• **SOURCE EXTRACT**:
WILLIAMSTOWN, Mass. — Williams College has awarded the annual George Olmsted Jr. Class of 1924 Prize for Excellence in Secondary School Teaching to four outstanding high school teachers.

The recipients are Katherine D. Nuzzo, a chemistry teacher at Joel Barlow High School in Redding, Conn.; Lois Sauberlich, an English teacher at Wrightstown High School in Wrightstown, Wis.; Brian Sheehy, a history teacher at North Andover High School in North Andover, Mass.; and Nickolas T. Wilson, a former English teacher at Northcoast Preparatory Academy in Arcata, Calif., and current English teacher at Durham High School in Durham, Calif.

Each year, Williams seniors nominate high school teachers who played influential roles in their lives and education. A committee of faculty, staff and students choose winners from among the nominees. Recipients of the award receive $3,000, and an additional $5,000 is given to each recipient's school. The Olmsted Prize was established in 1976 with an endowment from the estates of George Olmsted Jr. and his wife, Frances.

• **RECORD SET**:
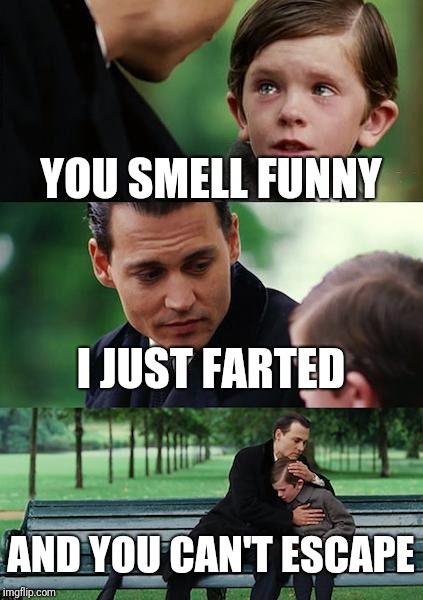 Finding Neverland | YOU SMELL FUNNY; I JUST FARTED; AND YOU CAN'T ESCAPE | image tagged in memes,finding neverland | made w/ Imgflip meme maker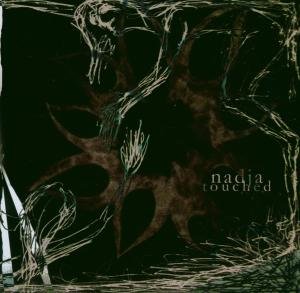 Cover for Nadja · Touched (CD) (2008)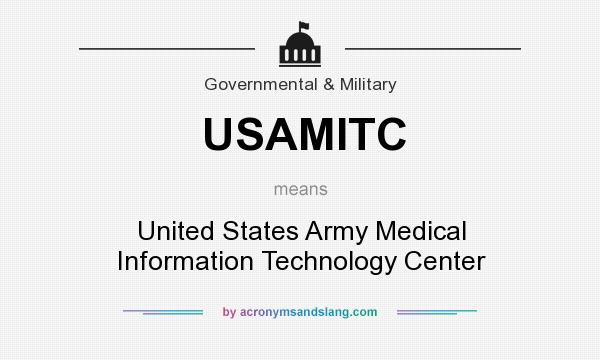 What does USAMITC mean? It stands for United States Army Medical Information Technology Center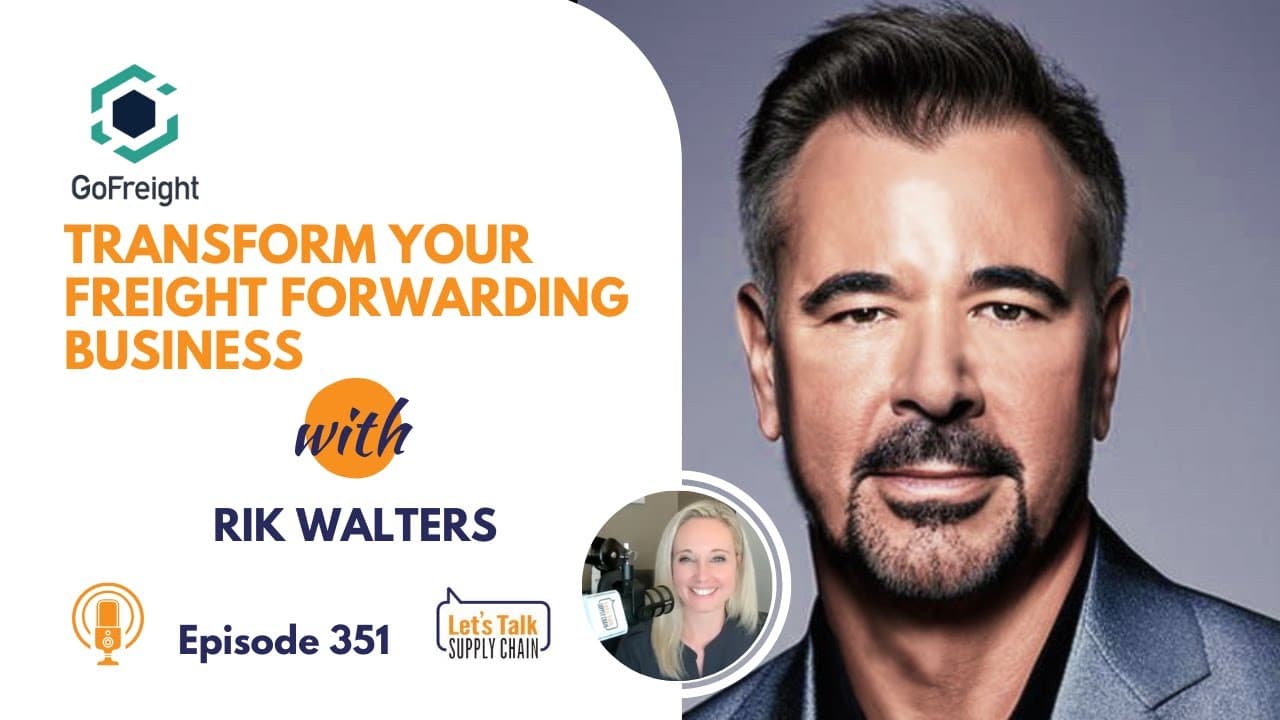 351: Transform Your Freight Forwarding Business, with GoFreight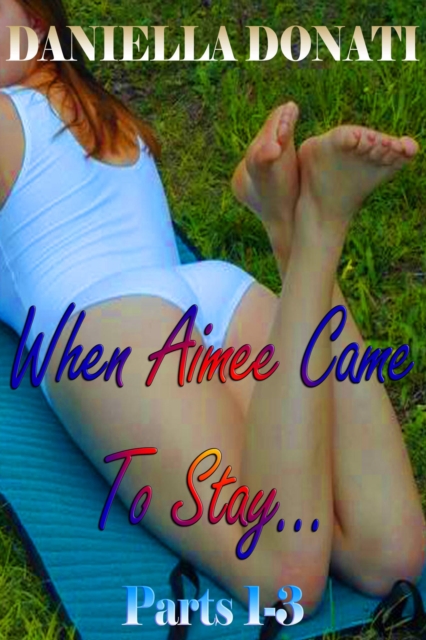When Aimee Came To Stay - Parts 1-3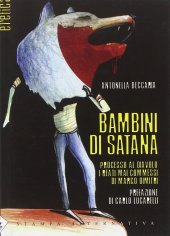 book Bambini di Satana. Processo al diavolo: i reati mai commessi di Marco Dimitri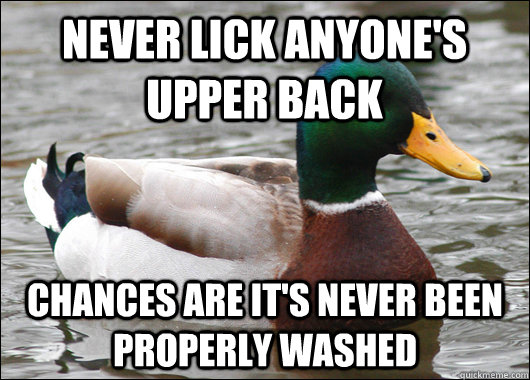 Never lick anyone's upper back chances are it's never been properly washed  Actual Advice Mallard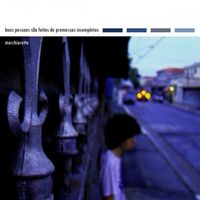 Marchioretto - Boas Pessoas S&atilde;o Feitas de Promessas Incompletas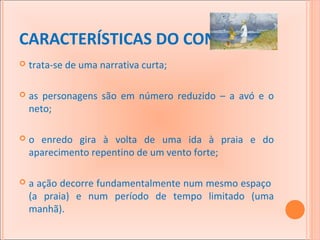 CARACTERÍSTICAS DO CONTO:


trata-se de uma narrativa curta;



as personagens são em número reduzido – a avó e o
neto;



o enredo gira à volta de uma ida à praia e do
aparecimento repentino de um vento forte;



a ação decorre fundamentalmente num mesmo espaço
(a praia) e num período de tempo limitado (uma
manhã).

 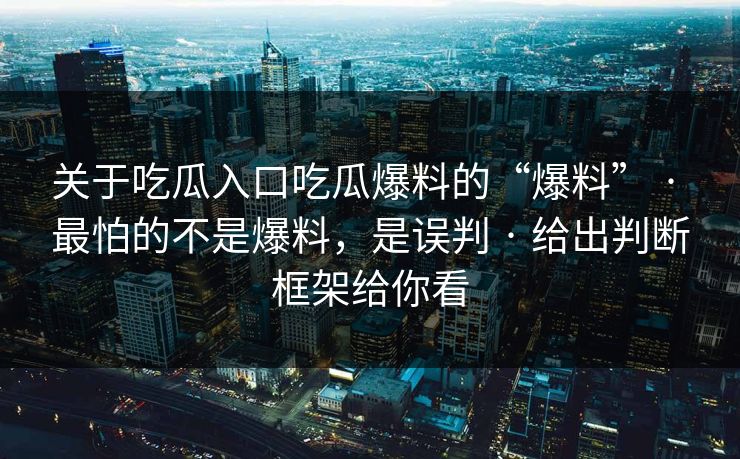 关于吃瓜入口吃瓜爆料的“爆料” · 最怕的不是爆料,是误判 · 给出判断框架给你看 关于吃瓜入口吃瓜爆料的“爆料” · 最怕的不是爆料,是误判 · 给出判断框架给你看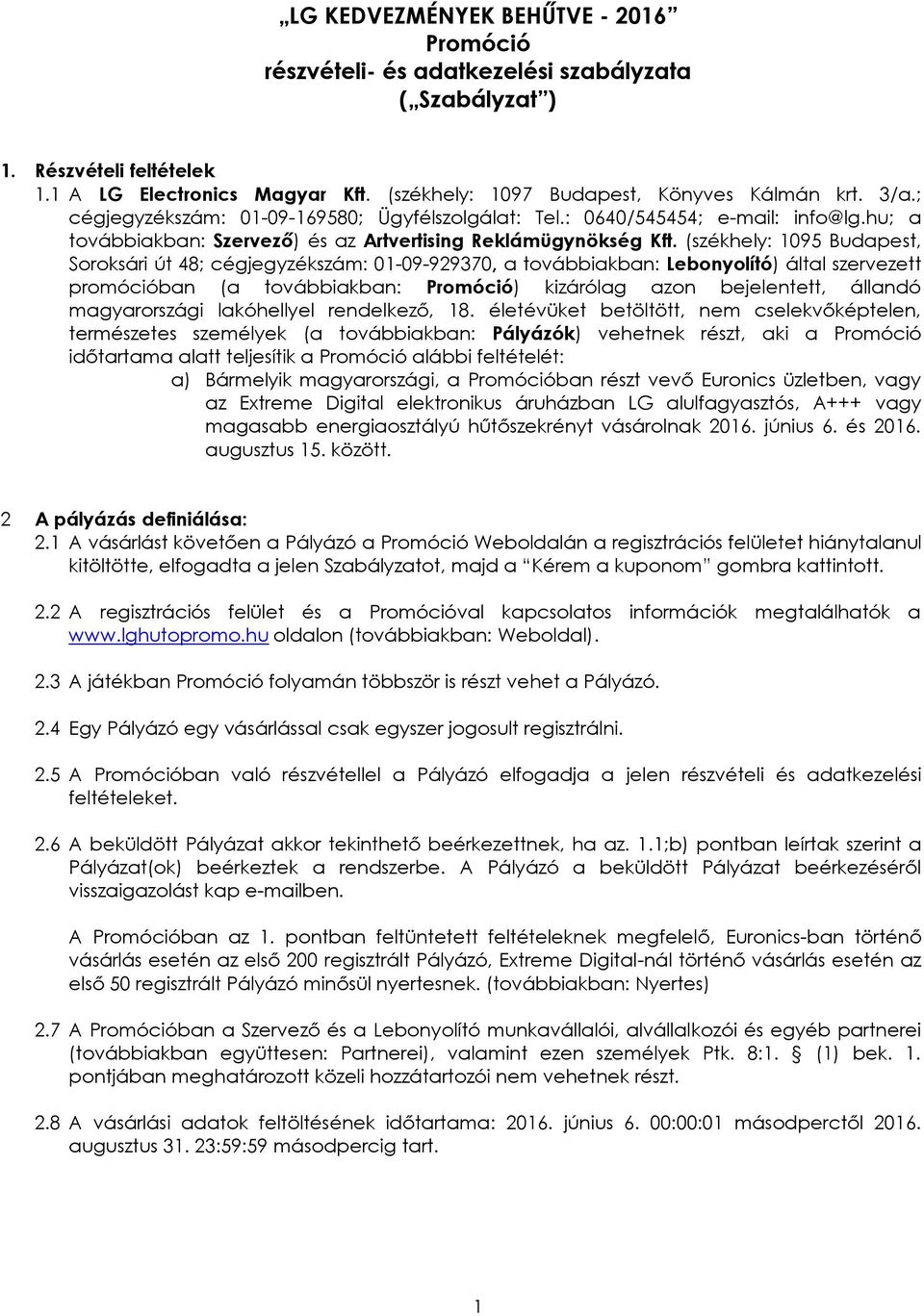 (székhely: 1095 Budapest, Soroksári út 48; cégjegyzékszám: 01-09-929370, a továbbiakban: Lebonyolító) által szervezett promócióban (a továbbiakban: Promóció) kizárólag azon bejelentett, állandó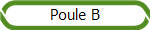 Poule B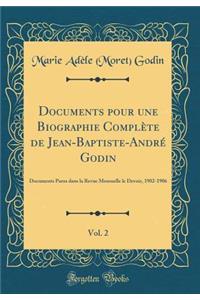 Documents Pour Une Biographie ComplÃ¨te de Jean-Baptiste-AndrÃ© Godin, Vol. 2: Documents Parus Dans La Revue Mensuelle Le Devoir, 1902-1906 (Classic Reprint)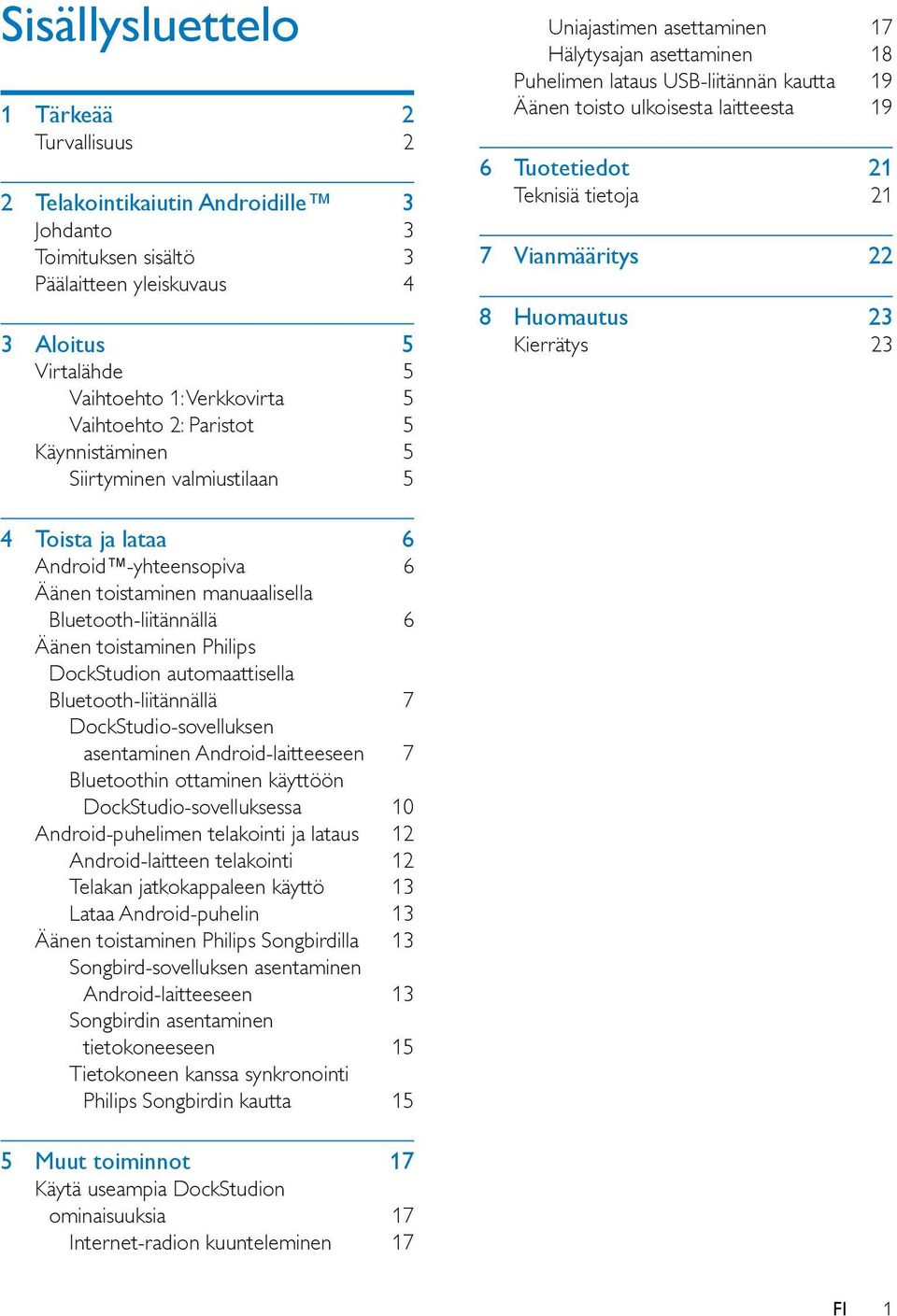 laitteesta 19 6 Tuotetiedot 21 Teknisiä tietoja 21 7 Vianmääritys 22 8 Huomautus 23 Kierrätys 23 4 Toista ja lataa 6 Android -yhteensopiva 6 Äänen toistaminen manuaalisella Bluetooth-liitännällä 6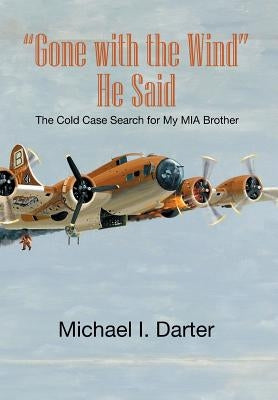 Gone with the Wind, He Said: The Cold Case Search for My Missing-In-Action Airman Brother by Darter, Michael I.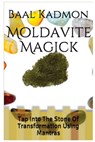 Moldavite Magick: Tap Into The Stone Of Transformation Using Mantras - Baal Kadmon - 9781516950232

• **INSTRUCTIONS FOR THE TASK**:
Reproduce the part of the Olmsted Prize announcement from "WILLIAMSTOWN, Mass. —" to "in Durham, Calif.".

• **WRITTEN SOLUTION**:
WILLIAMSTOWN, Mass. — Williams College has awarded the annual George Olmsted Jr. Class of 1924 Prize for Excellence in Secondary School Teaching to four outstanding high school teachers.

The recipients are Katherine D. Nuzzo, a chemistry teacher at Joel Barlow High School in Redding, Conn.; Lois Sauberlich, an English teacher at Wrightstown High School in Wrightstown, Wis.; Brian Sheehy, a history teacher at North Andover High School in North Andover, Mass.; and Nickolas T. Wilson, a former English teacher at Northcoast Preparatory Academy in Arcata, Calif., and current English teacher at Durham High School in Durham, Calif.